Acompañado por su familia y profundamente emocionado, Bullrich expresó que renunciar “va en contra de cada fibra” de su cuerpo, y señaló: “La realidad me impone esta decisión y la ELA (Esclerosis Lateral Amiotrófica) me ha enseñado fundamentalmente a aceptar la realidad”.
“Con todo el dolor del mundo y la frustración de no tener alternativa quiero anunciar mi renuncia al cargo de senador por la provincia de Buenos Aires, ser parte del Senado fue uno de los honores más grandes de mi vida política y mi vida en general”, sostuvo.
“Renuncio a mi banca con mucha tristeza y mi última actividad en el Senado es un proyecto de ley de educación inclusiva por el que pido tratamiento sobre tablas, que busca igualar oportunidades y que, como todo lo que he hecho hasta ahora en mi vida política, intenta dejar de lado egoísmos y vanidades para buscar el consenso”, aseveró Bullrich.
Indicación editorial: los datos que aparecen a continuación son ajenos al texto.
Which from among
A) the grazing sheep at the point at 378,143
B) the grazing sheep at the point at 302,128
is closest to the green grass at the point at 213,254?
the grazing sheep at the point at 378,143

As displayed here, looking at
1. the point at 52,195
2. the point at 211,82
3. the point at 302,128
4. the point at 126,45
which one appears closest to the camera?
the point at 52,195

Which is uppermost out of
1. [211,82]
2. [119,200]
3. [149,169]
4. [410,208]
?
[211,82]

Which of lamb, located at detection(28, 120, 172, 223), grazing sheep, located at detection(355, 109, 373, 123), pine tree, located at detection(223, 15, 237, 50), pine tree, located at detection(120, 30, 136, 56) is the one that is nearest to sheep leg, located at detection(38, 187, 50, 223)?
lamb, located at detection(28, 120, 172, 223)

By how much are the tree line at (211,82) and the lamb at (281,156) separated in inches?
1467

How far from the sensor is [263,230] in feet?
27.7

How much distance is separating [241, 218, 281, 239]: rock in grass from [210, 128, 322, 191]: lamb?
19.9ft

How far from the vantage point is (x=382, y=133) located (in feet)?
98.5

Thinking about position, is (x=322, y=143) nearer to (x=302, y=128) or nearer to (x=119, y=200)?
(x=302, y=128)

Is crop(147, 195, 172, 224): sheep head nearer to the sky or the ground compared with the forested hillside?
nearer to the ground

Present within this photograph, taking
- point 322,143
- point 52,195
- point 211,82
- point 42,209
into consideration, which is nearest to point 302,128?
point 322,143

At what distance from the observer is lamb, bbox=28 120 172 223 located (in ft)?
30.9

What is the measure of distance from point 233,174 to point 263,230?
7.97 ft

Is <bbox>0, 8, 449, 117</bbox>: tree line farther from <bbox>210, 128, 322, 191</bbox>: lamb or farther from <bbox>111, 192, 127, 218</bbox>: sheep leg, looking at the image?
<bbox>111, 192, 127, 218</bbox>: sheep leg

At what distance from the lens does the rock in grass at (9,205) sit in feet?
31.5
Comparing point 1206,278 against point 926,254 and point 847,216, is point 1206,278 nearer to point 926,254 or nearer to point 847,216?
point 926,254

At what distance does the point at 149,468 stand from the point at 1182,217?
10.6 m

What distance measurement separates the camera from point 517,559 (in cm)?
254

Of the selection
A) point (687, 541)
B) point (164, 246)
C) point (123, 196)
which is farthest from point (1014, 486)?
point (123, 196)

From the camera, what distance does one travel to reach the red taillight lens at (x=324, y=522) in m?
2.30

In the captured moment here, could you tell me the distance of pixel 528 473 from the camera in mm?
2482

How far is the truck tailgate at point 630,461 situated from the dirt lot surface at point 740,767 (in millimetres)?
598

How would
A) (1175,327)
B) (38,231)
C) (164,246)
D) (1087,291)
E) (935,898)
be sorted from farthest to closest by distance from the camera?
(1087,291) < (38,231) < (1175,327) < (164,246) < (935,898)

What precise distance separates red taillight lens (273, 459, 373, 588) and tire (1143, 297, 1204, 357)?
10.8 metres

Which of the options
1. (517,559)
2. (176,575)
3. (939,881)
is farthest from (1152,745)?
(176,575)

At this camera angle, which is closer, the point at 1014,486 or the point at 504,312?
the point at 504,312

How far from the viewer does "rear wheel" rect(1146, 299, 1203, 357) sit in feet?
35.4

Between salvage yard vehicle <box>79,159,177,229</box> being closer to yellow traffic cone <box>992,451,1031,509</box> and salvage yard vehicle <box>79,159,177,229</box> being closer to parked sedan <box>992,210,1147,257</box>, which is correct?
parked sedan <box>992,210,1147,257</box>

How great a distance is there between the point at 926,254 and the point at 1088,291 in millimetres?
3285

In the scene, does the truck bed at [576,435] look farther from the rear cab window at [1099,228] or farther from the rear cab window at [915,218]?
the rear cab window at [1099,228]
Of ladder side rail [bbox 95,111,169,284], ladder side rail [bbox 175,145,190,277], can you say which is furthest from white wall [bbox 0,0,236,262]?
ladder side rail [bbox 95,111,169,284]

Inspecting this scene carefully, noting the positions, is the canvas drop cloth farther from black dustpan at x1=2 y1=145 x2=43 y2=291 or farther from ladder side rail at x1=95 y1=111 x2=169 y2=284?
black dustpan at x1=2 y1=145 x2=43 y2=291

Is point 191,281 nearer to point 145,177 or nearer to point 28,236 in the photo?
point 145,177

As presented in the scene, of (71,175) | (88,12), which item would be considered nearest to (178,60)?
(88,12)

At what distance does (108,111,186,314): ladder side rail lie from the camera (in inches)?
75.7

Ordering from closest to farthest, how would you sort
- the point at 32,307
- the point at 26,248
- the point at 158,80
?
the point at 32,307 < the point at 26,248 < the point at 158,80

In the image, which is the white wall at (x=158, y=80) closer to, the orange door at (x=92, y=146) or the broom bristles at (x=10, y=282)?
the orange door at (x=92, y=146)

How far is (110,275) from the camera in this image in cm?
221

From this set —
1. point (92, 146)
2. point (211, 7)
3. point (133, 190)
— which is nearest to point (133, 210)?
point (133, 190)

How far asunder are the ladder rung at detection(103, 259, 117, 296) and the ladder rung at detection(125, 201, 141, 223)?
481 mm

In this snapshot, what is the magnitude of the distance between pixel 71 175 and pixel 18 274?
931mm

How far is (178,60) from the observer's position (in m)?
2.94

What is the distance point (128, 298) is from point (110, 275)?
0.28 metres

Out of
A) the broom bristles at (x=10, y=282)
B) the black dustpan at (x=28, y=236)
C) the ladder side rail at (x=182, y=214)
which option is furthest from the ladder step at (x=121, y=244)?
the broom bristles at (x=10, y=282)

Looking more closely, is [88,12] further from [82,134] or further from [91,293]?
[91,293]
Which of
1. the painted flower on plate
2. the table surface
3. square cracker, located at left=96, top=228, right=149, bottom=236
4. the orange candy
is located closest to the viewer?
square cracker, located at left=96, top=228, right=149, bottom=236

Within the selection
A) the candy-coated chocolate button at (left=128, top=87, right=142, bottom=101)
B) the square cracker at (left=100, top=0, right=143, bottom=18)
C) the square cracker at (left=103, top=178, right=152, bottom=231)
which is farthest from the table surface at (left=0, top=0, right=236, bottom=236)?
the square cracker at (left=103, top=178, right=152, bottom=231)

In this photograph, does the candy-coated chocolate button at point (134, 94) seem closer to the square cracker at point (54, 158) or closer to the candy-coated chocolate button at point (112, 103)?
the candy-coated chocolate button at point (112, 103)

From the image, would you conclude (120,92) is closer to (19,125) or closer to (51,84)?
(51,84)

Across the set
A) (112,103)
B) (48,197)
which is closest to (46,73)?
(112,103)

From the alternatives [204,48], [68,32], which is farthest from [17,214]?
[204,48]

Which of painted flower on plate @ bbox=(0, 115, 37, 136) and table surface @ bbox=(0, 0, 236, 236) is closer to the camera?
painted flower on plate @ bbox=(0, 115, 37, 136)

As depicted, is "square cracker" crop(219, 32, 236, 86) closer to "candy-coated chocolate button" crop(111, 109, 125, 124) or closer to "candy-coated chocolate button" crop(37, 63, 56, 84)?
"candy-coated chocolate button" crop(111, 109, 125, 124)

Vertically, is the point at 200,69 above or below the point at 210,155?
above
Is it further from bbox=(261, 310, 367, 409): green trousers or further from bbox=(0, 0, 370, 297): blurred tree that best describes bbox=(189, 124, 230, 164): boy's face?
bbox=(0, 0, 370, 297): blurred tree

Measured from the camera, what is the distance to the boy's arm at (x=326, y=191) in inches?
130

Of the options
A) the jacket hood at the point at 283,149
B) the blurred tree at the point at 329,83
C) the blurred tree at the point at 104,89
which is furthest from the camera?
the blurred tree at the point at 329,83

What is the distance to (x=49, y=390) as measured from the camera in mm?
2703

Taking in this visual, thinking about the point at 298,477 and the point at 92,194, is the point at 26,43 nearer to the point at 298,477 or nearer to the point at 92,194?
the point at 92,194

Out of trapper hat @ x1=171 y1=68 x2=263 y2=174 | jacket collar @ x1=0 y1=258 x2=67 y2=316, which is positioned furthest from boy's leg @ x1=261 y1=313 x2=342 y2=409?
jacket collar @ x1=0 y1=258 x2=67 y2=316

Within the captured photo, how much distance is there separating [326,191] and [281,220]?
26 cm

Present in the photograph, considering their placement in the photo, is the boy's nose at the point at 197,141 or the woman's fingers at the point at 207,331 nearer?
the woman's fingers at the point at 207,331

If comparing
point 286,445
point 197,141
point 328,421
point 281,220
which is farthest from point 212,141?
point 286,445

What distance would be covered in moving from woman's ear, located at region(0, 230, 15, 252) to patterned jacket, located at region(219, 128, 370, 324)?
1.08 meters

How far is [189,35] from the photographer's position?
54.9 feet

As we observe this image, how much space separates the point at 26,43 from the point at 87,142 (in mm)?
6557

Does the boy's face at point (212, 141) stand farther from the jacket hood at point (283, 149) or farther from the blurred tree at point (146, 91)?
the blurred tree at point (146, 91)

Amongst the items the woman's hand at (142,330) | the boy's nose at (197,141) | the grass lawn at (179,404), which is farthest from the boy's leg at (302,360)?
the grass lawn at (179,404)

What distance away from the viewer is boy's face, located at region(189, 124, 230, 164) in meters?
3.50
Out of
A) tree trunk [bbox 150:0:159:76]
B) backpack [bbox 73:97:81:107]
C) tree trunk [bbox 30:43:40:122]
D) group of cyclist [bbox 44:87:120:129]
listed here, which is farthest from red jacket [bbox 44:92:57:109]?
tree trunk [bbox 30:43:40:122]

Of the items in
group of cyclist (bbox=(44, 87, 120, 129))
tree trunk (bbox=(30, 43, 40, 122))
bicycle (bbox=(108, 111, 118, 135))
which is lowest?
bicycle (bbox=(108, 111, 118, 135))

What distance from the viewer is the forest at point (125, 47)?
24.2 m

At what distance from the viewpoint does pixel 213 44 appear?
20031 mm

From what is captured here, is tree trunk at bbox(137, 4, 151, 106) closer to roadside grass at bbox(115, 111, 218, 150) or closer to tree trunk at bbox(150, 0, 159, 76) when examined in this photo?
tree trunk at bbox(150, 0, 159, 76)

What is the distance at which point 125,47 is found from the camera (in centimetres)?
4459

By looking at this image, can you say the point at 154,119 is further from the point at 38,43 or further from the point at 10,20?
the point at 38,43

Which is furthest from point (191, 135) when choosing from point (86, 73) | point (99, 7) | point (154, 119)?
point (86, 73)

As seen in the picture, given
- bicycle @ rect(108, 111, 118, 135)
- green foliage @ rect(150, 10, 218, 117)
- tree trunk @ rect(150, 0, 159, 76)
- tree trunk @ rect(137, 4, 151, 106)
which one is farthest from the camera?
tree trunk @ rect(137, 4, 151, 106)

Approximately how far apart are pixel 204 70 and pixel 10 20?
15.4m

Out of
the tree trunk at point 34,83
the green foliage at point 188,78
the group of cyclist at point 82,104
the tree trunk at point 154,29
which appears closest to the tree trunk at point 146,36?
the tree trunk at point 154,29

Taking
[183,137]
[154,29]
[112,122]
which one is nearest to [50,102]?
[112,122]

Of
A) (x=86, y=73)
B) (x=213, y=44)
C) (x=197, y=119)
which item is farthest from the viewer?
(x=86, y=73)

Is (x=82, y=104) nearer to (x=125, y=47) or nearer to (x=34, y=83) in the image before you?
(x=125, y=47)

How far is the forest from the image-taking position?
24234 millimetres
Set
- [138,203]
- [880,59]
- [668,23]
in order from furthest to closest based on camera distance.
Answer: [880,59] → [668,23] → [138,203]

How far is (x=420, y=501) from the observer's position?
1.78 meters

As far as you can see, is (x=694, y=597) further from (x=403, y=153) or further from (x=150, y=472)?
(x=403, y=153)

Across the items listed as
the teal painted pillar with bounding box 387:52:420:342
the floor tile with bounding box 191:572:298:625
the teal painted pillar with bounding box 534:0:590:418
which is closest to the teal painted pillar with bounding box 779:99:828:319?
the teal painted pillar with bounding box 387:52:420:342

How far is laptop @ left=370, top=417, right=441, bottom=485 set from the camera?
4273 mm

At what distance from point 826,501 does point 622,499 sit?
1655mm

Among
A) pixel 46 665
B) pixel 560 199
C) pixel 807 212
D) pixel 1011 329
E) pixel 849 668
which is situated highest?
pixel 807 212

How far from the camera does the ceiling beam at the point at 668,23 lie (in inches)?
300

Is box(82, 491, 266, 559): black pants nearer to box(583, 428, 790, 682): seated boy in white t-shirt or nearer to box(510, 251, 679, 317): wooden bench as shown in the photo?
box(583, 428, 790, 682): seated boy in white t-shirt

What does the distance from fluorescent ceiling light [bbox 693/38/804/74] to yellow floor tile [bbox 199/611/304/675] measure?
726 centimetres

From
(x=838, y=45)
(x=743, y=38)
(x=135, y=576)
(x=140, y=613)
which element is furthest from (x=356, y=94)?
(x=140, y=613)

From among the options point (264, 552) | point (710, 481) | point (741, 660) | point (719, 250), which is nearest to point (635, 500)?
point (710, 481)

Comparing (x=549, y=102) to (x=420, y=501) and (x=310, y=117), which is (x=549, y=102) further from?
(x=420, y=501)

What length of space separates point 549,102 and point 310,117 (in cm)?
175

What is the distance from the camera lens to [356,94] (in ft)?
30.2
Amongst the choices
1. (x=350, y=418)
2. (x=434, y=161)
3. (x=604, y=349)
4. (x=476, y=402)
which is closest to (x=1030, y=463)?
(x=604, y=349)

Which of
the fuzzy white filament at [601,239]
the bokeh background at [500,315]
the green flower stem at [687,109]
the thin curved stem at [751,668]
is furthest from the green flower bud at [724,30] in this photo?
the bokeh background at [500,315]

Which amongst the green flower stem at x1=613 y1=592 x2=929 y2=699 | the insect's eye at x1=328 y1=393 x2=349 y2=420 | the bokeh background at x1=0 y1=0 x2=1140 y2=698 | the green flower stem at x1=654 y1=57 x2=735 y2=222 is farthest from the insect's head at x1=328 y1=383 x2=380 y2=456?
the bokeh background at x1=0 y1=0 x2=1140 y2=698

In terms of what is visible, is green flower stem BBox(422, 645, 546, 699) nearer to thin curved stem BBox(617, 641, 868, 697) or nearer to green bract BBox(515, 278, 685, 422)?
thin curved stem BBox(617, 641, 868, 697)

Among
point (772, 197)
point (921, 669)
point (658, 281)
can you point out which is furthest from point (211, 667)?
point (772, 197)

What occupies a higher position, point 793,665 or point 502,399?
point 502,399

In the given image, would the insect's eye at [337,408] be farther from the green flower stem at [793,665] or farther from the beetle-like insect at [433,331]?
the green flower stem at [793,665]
El proyecto fue redactado partiendo de tres proyectos anteriores y con el apoyo de legisladores y legisladoras de todos los bloques. En esa línea, reflexionó: “Créanme que es mucho más lo que nos une que lo que nos divide, se requiere vencer prejuicios, hacer silencio y escuchar al otro”, subrayó, y añadió: “En política las buenas ideas no tienen dueños, tienen beneficiarios”.
Sobre la necesidad de consensos y diálogo, el exministro de Educación pidió que se recuerde su paso por el recinto como alguien que siempre buscó el diálogo, “el valor más importante y más escaso de la política argentina”.
Asimismo, expresó: “Esa falta de diálogo trasciende estas paredes, vivimos en un país enfocado en la grieta, en el debate violento, la gente escapa de la política y la condena”.
Bullrich recordó a John Lennon y precisó que “estas palabras pueden parecer las de un soñador, lo soy, y sé también que no soy el único”. En ese sentido, les pidió a los senadores que “aprovechen que Dios les da la fuerza” y remarcó: “Nuestro país clama por consensos, por los números de pobreza, la falta de desarrollo, catástrofe educativa, la postergación de nuestros sueños, producida por un estancamiento del que somos culpables los políticos”.
“Todos hemos sido culpables de gobernar con tapones en los oídos, no hay más tiempo para eso, para jugar a no ponernos de acuerdo”, sentenció.
Hacia el final, habló de la fundación que acaba de lanzar para buscar la cura de la ELA, enfermedad poco frecuente y poco estudiada. Agradeció a su familia y a “la cruz” que le toca vivir, la enfermedad que le permitió recibir infinitas muestras de cariño y ver “el futuro como esperanza”. Especialmente les reconoció a sus colegas Miguel Pichetto y Federico Pinedo, por ayudarlo en sus comienzos.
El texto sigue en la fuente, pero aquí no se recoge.